Les journaux romands se montrent plus critiques. Le film «ne dépasse guère le stade d’un télé-constat social», tranche Vincent Adatte, dans l’Express et l’Impartial, alors que dans les colonnes du Temps, Antoine Duplan écrit: «Un film bien glauque, irréprochablement construit, inscrit dans une réalité précisément documentée, mais qui a le défaut de ressembler à une kyrielle d’autres œuvres consacrées à l’immigration clandestine et à la précarité, notamment celles des frères Dardenne».
Dictature argentine
Le film de l’Helvético-Argentine Milagros Mumenthaler a pour sa part quelque peu déçu.
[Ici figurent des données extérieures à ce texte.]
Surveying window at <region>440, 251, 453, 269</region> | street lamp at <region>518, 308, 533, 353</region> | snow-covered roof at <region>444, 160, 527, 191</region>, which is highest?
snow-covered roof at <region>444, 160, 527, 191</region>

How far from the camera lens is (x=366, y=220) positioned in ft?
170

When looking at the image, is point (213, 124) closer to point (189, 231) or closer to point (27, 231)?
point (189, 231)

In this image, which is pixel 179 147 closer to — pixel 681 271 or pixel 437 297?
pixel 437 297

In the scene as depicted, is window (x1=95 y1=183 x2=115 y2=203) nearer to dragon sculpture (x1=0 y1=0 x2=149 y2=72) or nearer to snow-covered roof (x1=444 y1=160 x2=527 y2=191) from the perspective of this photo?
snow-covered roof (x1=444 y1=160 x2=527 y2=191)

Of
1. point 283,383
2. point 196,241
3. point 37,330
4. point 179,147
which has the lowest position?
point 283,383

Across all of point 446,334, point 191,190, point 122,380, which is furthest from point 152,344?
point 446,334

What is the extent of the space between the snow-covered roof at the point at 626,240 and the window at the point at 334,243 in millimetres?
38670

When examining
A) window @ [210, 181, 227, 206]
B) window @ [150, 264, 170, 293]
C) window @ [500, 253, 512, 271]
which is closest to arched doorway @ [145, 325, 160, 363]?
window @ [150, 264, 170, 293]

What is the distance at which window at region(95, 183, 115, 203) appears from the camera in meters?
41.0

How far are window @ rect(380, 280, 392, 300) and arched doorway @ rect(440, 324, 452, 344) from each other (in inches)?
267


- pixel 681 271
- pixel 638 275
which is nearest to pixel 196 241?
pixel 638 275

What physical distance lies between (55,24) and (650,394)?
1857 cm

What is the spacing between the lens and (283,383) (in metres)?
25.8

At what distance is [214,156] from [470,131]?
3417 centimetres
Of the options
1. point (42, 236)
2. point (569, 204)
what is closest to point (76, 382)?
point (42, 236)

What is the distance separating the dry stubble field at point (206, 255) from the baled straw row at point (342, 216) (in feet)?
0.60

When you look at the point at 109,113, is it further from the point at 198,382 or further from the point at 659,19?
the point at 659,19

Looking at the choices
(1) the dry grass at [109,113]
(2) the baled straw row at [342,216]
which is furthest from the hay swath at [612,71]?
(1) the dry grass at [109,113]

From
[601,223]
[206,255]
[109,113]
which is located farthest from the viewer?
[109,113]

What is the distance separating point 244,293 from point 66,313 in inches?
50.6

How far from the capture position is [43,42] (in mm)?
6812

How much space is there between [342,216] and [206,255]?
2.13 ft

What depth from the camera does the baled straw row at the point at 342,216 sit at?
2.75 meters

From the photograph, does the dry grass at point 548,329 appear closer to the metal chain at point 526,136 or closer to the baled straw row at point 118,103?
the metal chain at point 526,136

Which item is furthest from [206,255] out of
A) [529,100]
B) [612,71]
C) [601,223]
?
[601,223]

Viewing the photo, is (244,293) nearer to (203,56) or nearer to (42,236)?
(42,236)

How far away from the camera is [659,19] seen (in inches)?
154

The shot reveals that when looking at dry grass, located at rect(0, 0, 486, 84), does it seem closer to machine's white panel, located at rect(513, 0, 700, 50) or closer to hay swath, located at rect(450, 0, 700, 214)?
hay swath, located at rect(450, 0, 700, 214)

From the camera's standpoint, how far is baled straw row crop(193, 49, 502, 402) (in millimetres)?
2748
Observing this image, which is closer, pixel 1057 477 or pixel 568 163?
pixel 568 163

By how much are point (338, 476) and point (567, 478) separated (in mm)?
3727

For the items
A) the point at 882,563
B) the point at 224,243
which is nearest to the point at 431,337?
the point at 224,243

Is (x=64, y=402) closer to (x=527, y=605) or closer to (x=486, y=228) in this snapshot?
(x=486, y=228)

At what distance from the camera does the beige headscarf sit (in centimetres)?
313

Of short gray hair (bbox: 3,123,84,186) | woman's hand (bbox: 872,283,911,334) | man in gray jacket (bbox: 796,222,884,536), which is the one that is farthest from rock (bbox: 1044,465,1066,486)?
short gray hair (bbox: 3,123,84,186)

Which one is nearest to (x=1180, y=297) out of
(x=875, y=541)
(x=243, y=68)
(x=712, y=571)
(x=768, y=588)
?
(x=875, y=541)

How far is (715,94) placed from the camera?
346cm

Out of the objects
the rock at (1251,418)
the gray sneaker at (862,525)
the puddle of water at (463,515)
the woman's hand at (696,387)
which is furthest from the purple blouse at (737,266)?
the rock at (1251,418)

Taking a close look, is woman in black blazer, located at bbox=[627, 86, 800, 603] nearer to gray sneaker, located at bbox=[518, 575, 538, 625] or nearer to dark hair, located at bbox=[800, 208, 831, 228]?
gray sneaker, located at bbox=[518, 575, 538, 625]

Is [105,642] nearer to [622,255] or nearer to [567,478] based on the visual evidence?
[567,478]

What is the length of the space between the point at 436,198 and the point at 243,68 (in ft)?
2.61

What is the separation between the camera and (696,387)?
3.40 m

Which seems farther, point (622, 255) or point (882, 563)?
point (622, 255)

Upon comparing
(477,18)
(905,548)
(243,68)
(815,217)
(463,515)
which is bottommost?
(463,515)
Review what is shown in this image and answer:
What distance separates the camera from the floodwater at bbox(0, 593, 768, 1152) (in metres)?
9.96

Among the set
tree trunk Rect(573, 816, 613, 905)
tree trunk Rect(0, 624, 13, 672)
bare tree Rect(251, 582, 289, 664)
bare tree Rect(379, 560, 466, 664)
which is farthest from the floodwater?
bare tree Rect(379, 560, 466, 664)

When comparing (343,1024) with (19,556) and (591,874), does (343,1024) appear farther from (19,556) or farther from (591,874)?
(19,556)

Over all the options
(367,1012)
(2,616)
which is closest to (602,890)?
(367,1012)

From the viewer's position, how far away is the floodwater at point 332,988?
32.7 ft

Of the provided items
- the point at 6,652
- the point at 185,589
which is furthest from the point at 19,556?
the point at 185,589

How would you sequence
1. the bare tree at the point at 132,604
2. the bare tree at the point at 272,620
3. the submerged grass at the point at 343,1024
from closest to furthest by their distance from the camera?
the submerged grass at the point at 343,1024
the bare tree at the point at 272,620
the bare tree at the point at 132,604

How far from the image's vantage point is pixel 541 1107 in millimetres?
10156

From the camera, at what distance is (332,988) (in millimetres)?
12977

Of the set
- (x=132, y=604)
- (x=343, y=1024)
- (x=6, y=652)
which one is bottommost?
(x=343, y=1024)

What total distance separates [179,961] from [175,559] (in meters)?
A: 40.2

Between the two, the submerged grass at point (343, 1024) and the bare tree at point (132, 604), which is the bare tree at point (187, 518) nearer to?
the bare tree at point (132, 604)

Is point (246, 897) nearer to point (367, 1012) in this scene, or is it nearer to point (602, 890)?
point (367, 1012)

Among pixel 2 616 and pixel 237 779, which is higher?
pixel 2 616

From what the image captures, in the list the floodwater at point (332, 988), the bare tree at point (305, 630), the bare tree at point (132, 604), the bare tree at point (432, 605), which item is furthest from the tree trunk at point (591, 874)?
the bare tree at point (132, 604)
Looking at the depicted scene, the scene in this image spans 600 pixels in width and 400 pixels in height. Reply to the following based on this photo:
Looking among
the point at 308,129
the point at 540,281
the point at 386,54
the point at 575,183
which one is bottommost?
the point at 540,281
Ce deuxième long métrage de la réalisatrice, après celui qui avait raflé le Léopard d’or en 2011, est consacré à la lutte intérieure d’une femme marquée par la disparition de son père «desaparecido» de la dictature argentine.
«Ce n’est certes pas le rôle de Mumenthaler d’éclaircir ce chapitre sombre de l’histoire, mais on est en droit de se demander s’il est juste d’instrumentaliser à ce point cette période, pour parler d’états d’âme personnels et d’intrigues superflues», relève Susanne Ostwald, dans la Neue Zürcher Zeitung (NZZ). Cristina Piccino, du journal italien Il Manifesto, est sur la même ligne, elle qui affirme que «le fantasme de l’histoire est relégué au rôle de tapisserie».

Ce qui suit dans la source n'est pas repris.